What this task involves
Output the rows below as a numbered list with the pictures removed and any blank lines omitted.

Available records

==============================

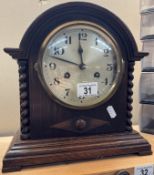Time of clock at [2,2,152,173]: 11:47
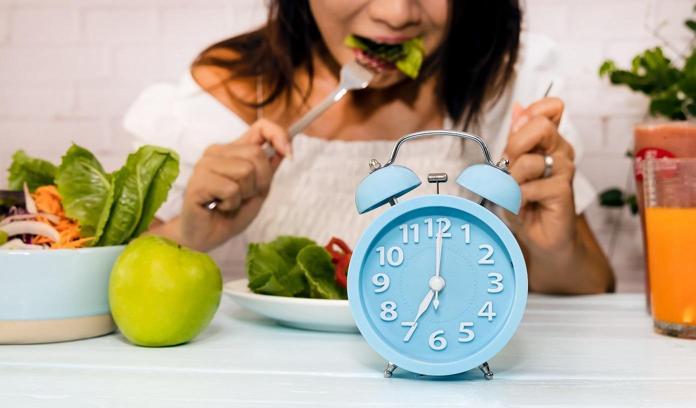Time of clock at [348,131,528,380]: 7:00
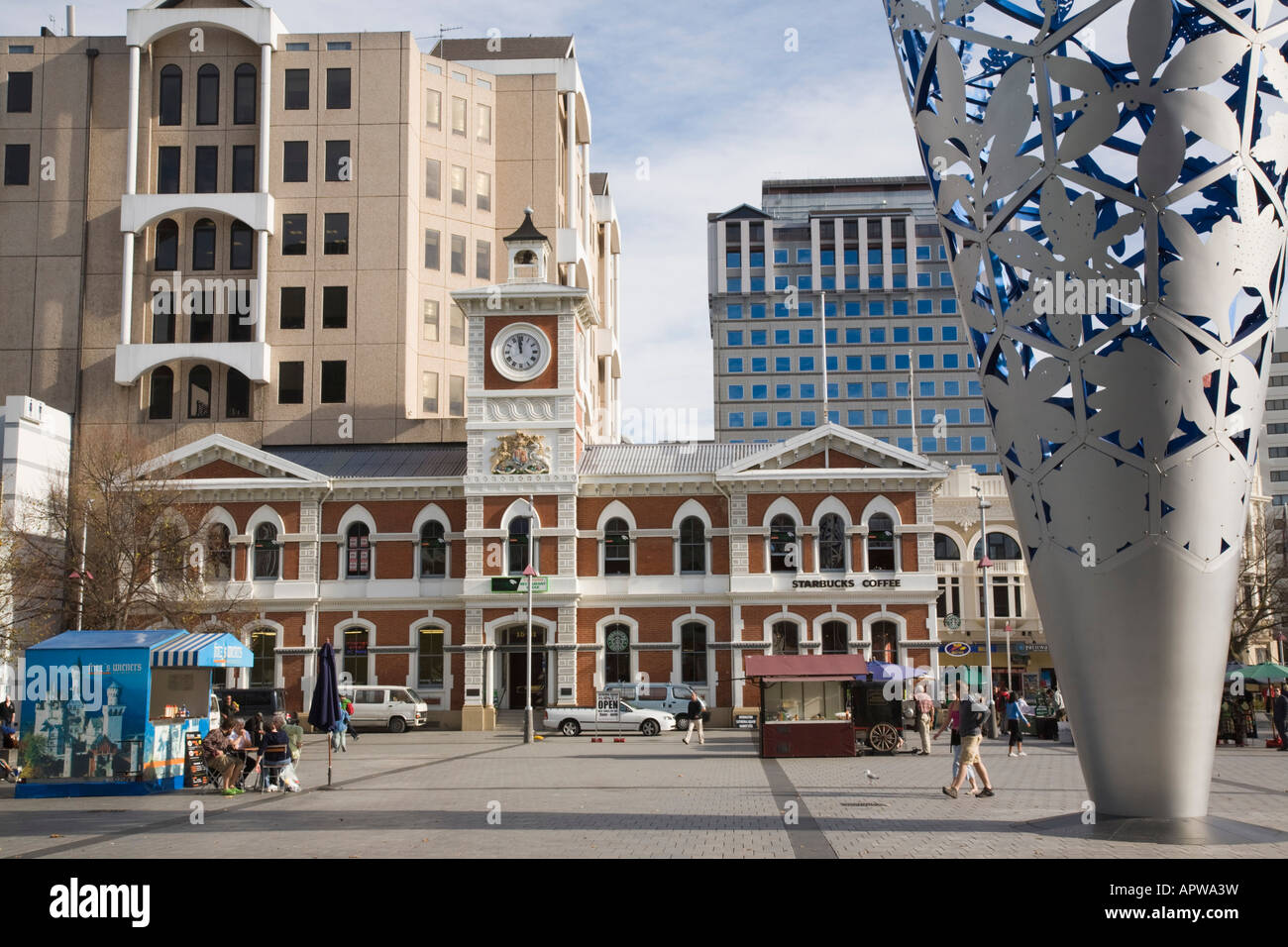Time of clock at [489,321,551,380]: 11:58
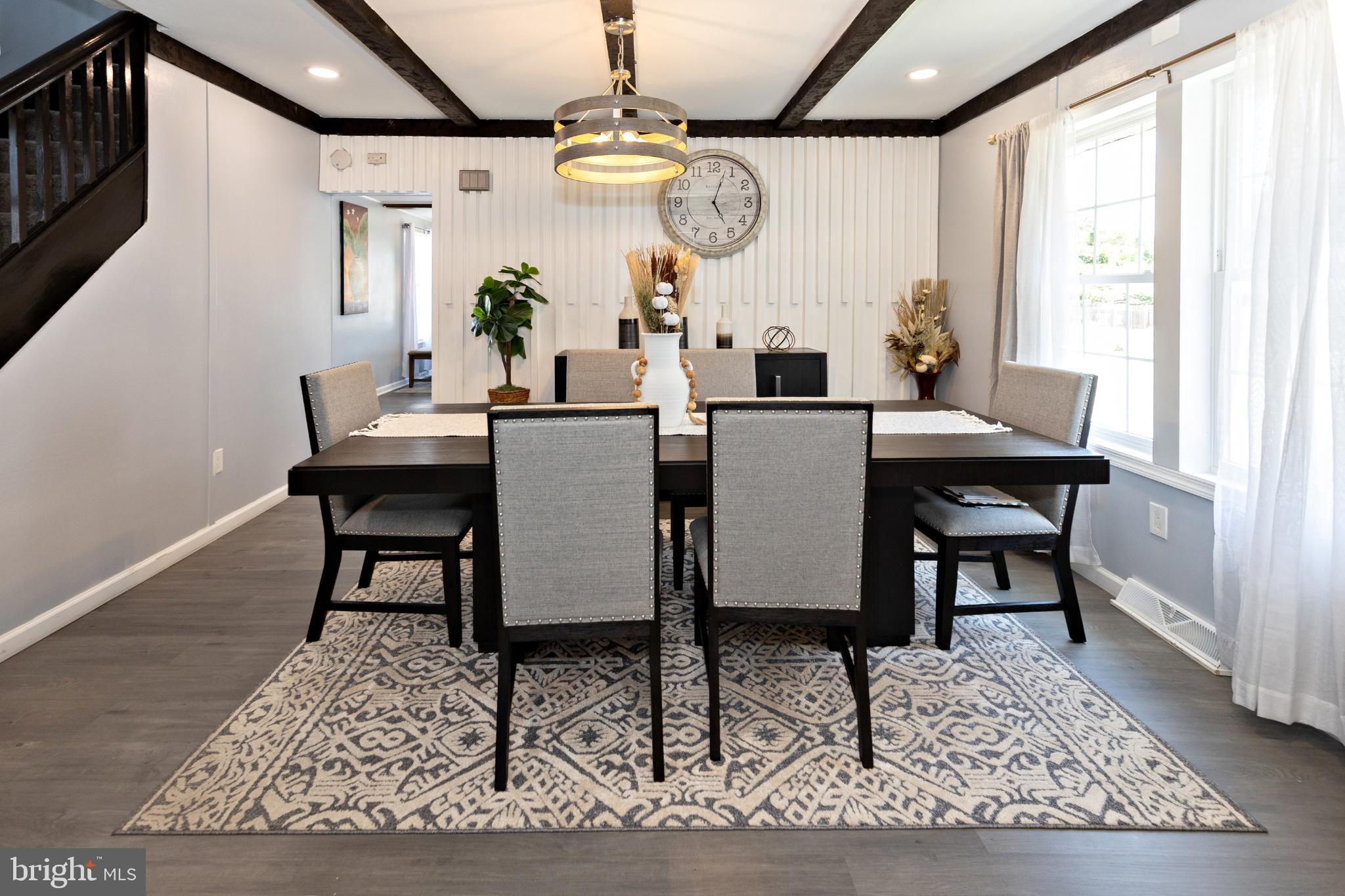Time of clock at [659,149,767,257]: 5:03
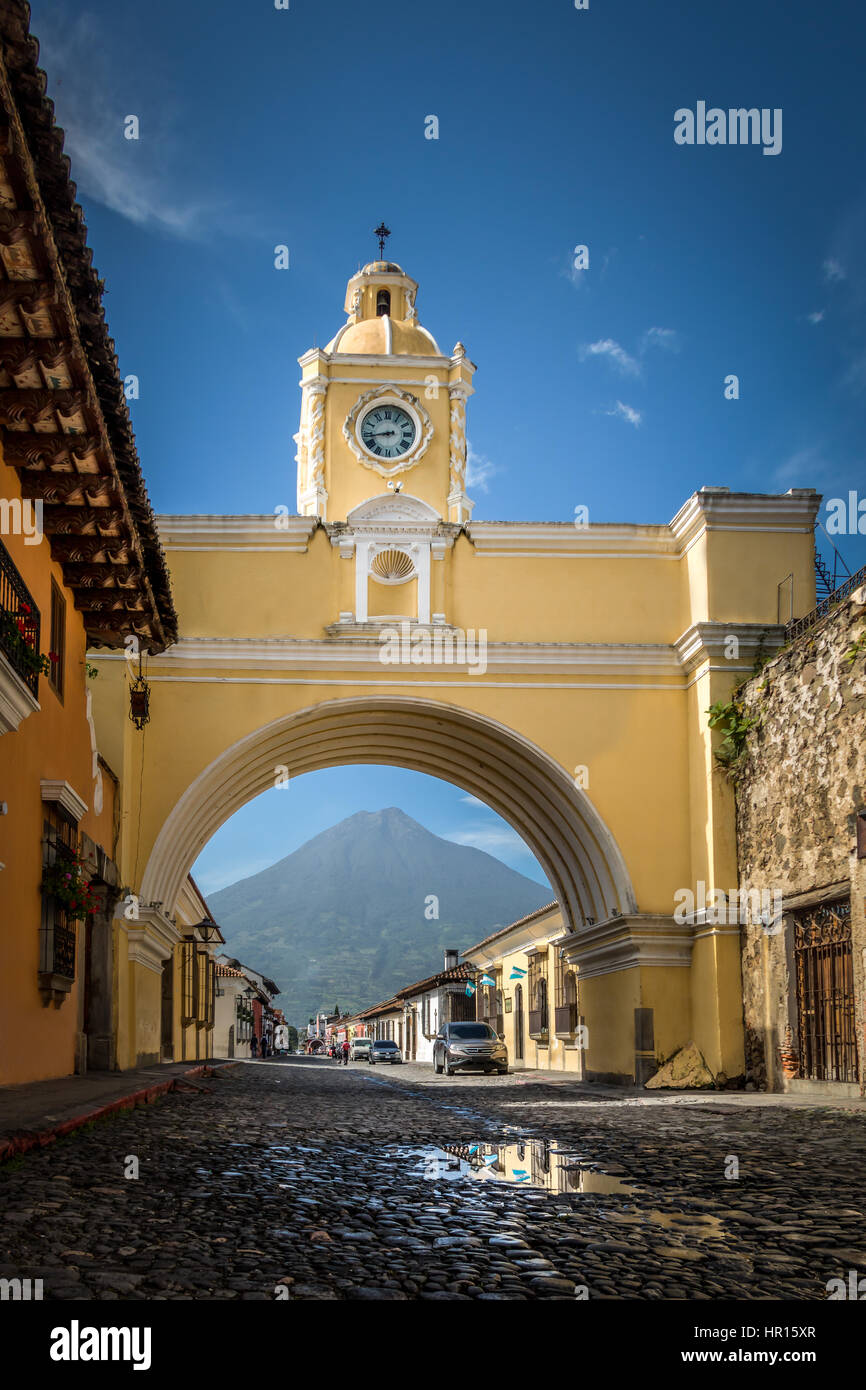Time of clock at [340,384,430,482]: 8:43
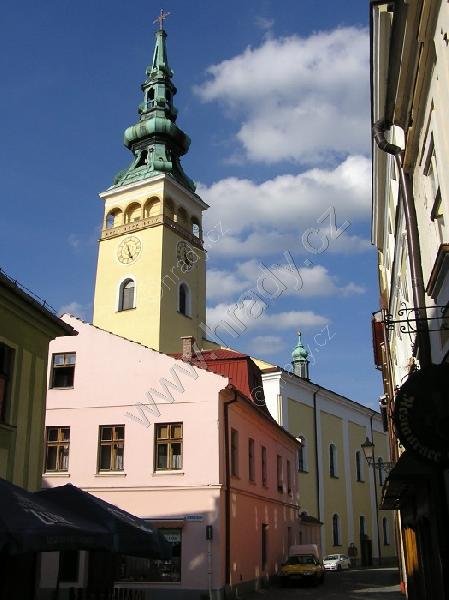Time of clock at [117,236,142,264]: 5:26
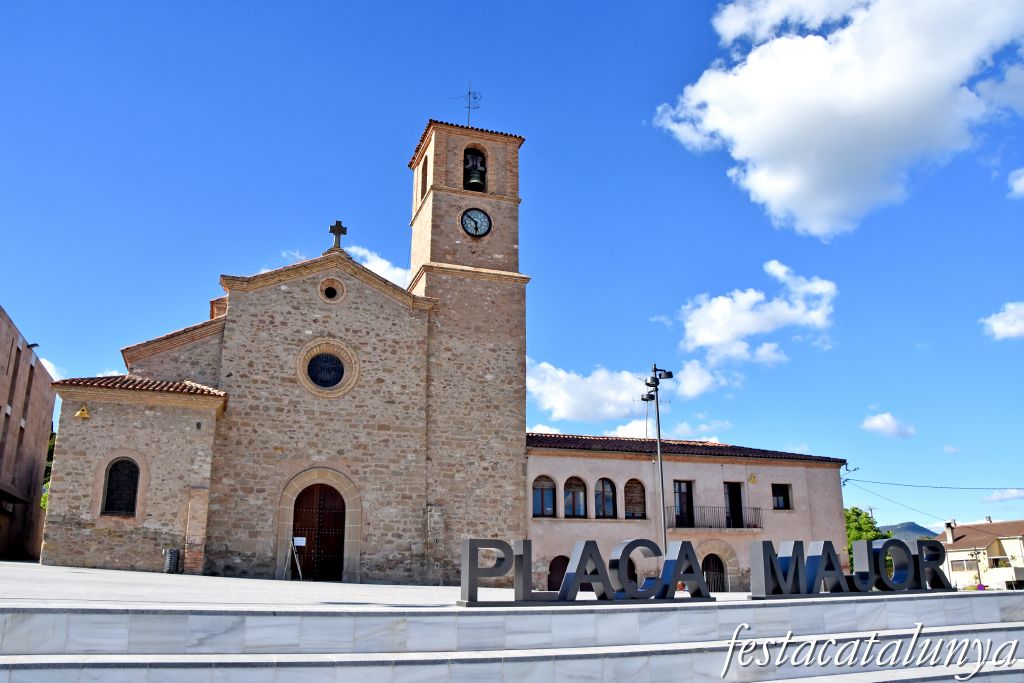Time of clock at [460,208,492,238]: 5:51
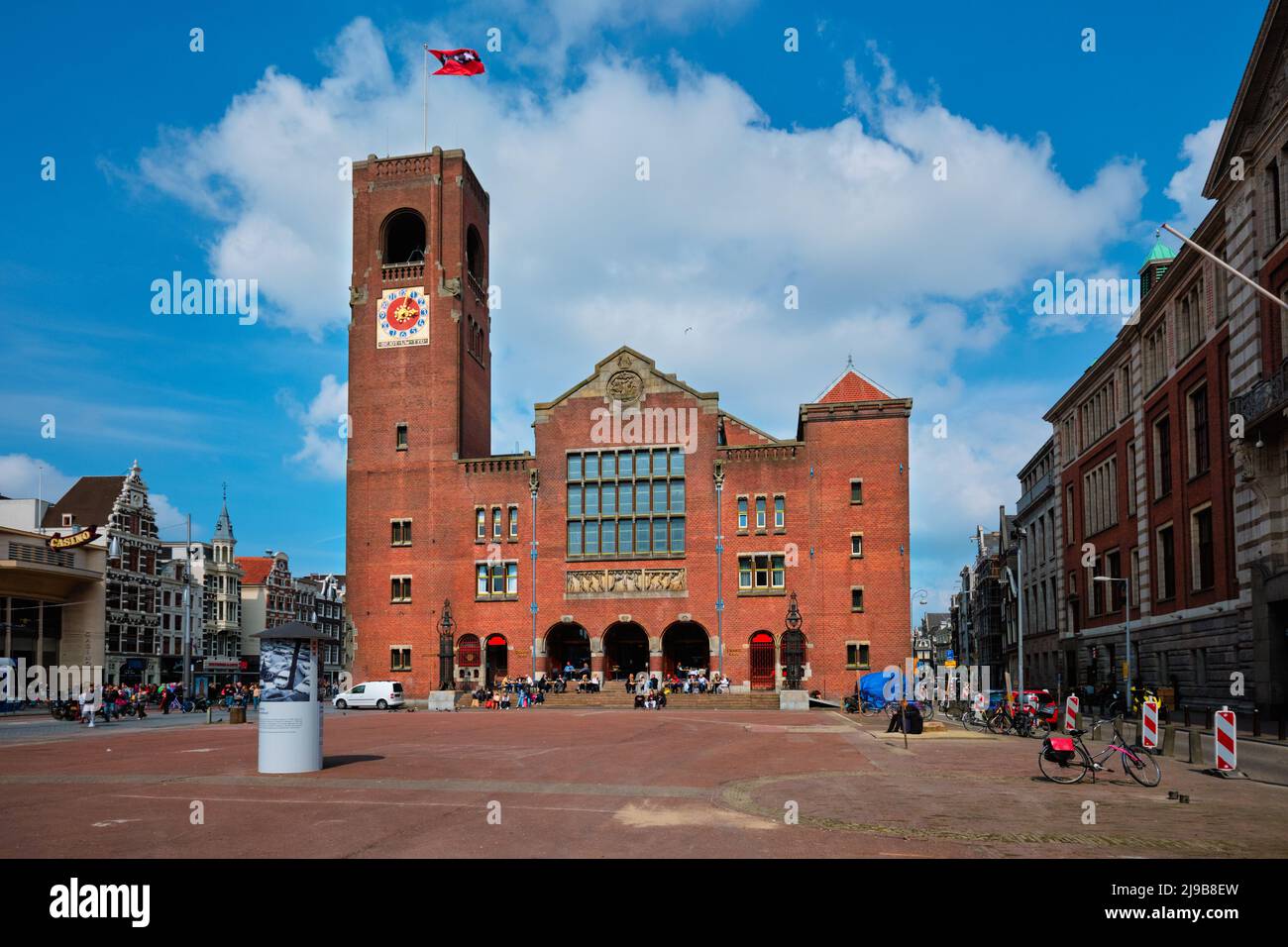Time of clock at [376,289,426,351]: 3:02
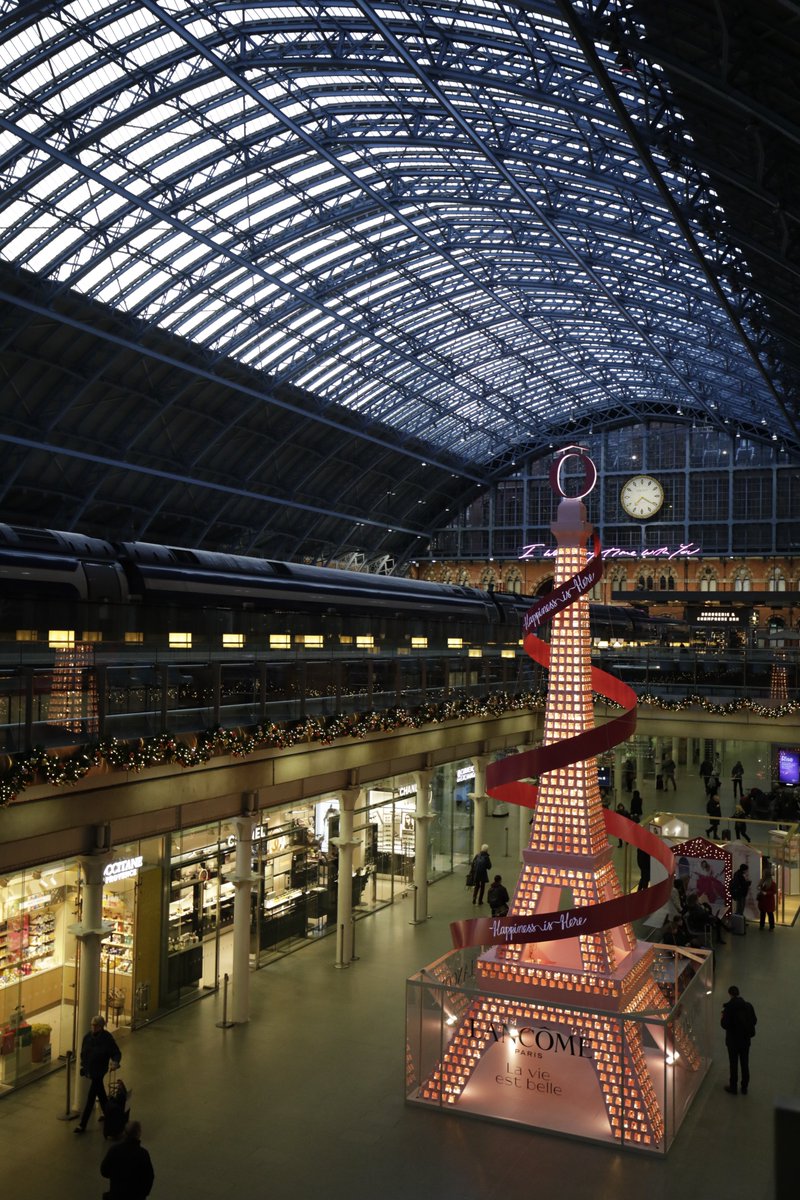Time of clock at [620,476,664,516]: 7:20
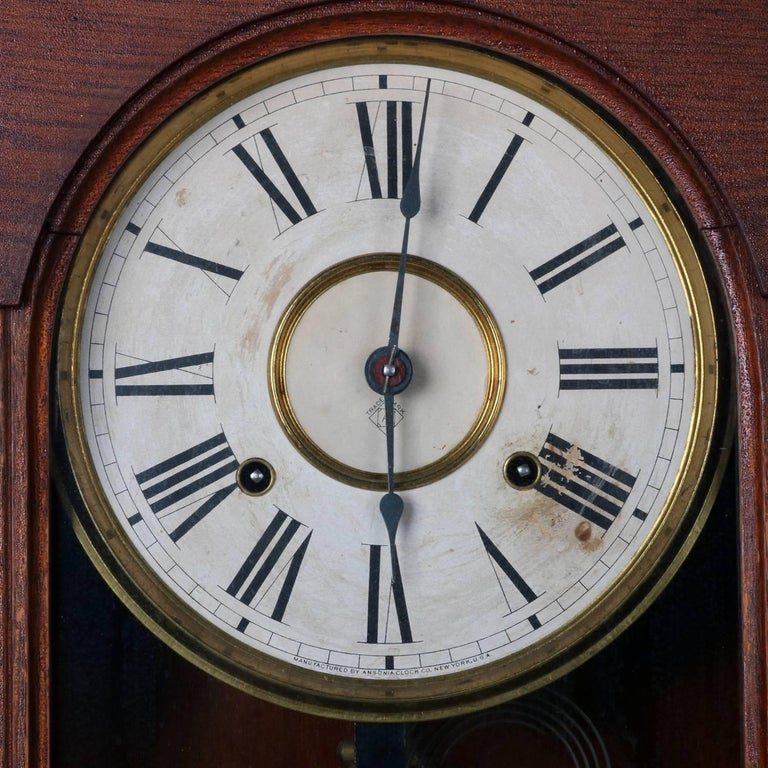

==============================

Written response
1. Time of clock at [2,2,152,173]: 11:47
2. Time of clock at [348,131,528,380]: 7:00
3. Time of clock at [489,321,551,380]: 11:58
4. Time of clock at [659,149,767,257]: 5:03
5. Time of clock at [340,384,430,482]: 8:43
6. Time of clock at [117,236,142,264]: 5:26
7. Time of clock at [460,208,492,238]: 5:51
8. Time of clock at [376,289,426,351]: 3:02
9. Time of clock at [620,476,664,516]: 7:20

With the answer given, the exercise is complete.